Organizations find that knowledge often gets ‘stuck’ within the different professional cliques. In a health care setting, for example, nurses talk to nurses and doctors talk to doctors, and knowledge has difficulty passing between these two professions. However, all organizations have individuals who can act information ‘brokers’, bridging the gap between the professions.
One of the key success factors of an organization is that its executives, managers and employees or staff are able to share with each other best practices and processes, new routines, innovations and all other beneficial and important knowledge.
Unfortunately, rather than the smooth and widespread transfer of knowledge, organizations find that knowledge often gets ‘stuck’ within the different professions in the organization. Stefano Tasselli of the Rotterdam School of Management explored the patterns of knowledge transfer in an organization, focusing specifically on the social structures of professions.
In his quest to explain what might hamper or help knowledge transfer, Tasselli examined both the challenges of transferring knowledge to others (i.e. ‘ease of knowledge transfer’), and receiving knowledge from others (i.e. ‘receipt of useful knowledge). In short, his study examined transfer knowledge from the perspectives of both the source of the knowledge and the recipient of the knowledge.
Tasselli chose a healthcare setting for his study, as knowledge sharing between doctors and nurses is vital to the successful operation of a hospital.
The methodology of the study involved a detailed survey that asked 53 doctors and 65 nurses of a hospital department in Italy from whom they received knowledge and to whom they passed on knowledge. Concurrently with the survey, Tasselli conducted 21 semi-structured interviews with 9 doctors and 11 nurses from the department and a top administrator of the hospital.

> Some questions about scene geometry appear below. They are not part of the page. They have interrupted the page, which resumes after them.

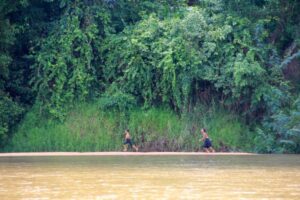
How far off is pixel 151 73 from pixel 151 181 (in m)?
14.8

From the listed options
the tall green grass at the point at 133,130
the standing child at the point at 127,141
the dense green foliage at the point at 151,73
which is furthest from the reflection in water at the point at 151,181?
Answer: the dense green foliage at the point at 151,73

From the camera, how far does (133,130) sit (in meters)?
27.3

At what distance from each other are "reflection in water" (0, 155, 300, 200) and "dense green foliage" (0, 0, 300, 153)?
27.8 feet

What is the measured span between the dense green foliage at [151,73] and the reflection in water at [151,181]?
27.8ft

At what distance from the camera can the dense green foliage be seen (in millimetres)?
26859

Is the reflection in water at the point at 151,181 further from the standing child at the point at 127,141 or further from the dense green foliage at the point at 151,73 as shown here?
the dense green foliage at the point at 151,73

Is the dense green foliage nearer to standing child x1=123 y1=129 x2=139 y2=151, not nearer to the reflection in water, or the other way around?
standing child x1=123 y1=129 x2=139 y2=151

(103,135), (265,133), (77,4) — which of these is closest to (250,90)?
(265,133)

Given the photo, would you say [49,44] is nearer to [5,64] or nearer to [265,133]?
→ [5,64]

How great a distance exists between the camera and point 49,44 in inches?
1123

The study revealed that the professional networks of nurses and doctors were structured differently. The nurses’ professional structure was more hierarchical with knowledge traveling from the nurse manager down to the nurses. This gave most nurses less opportunity to exchange knowledge with doctors. The doctors’ professional structure was less hierarchical — doctors were more likely to go directly to other doctors for knowledge. However, given this emphasis on peer-to-peer exchange of knowledge and advice, doctors were less likely to sharet their knowledge outside their profession.
An element of the social structures of both nurses and doctors were the status barriers between the profession — that is, differences in status between doctors and nurses instead of doctors and nurses viewing each other as peers.
The bottom line is that doctors were more likely to share knowledge with other doctors than with nurses; and nurses were more likely to share knowledge with other nurses than with doctors.
However, Tasselli’s study revealed, social structures also enabled individuals in certain positions to positively impact knowledge transfer through the organization.
One of the tenets of network theory is that those who occupy central positions in a network are more likely to act as a bridge spanning the divides with other networks.
The study showed that in a hospital setting clinical directors — responsible for the efficient and effective functioning of the medical staff, including providing clinical leadership to colleagues and junior personnel, coordinating the activities of departments, and being responsible for departmental budgets — acted as central authority figures who had both the motivation and the legitimate authority to transfer knowledge from one professional network to the other.
In terms of receiving useful knowledge, the study found that both nurse managers and junior doctors put themselves in position to be knowledge ‘brokers’ — that is, they were in a position to detect and acquire relevant knowledge, which they then shared throughout the organization.
In the hierarchy of the nurse network, nurse managers had easier access to doctors and the doctor’s knowledge than subordinate nurses. The brokerage opportunities for junior doctors emerged for a different reason: junior doctors were rotated through various departments, thus putting them into contact with new information that they could pass on to other junior doctors but also nurses. In addition, they were not hampered by the status barriers of the senior doctors, for whom informing nurses about new knowledge and information was not part of their responsibilities.
In short, while professional cliques do tend to keep knowledge to themselves, selected individuals in an organization have enough legitimate authority and motivation to broker knowledge across the inter-professional chasms in the organization — either by initiating information sharing (the clinical directors) or identifying and acquiring information (nurse managers and junior doctors).
Organizations and companies must make an effort to break down the barriers that form between professional groups. In the health care setting, for example, the hospital departments can have informal social gatherings that allow nurses and doctors to become more familiar with each other.
Organizations should also invest resources in developing a knowledge-sharing and collaboration culture. For example, they should reward inter-professional knowledge sharing and teamwork at all levels of the organization. Rotation between and within departments can also help.
However, informal inter-professional relationships are the key to more effective knowledge sharing. Any efforts to reinforce social relationships and break down status barriers between professions will pay dividends.
Sharing Knowledge in the Hospital Across Status Barriers. RSM Discovery (30th November 2016).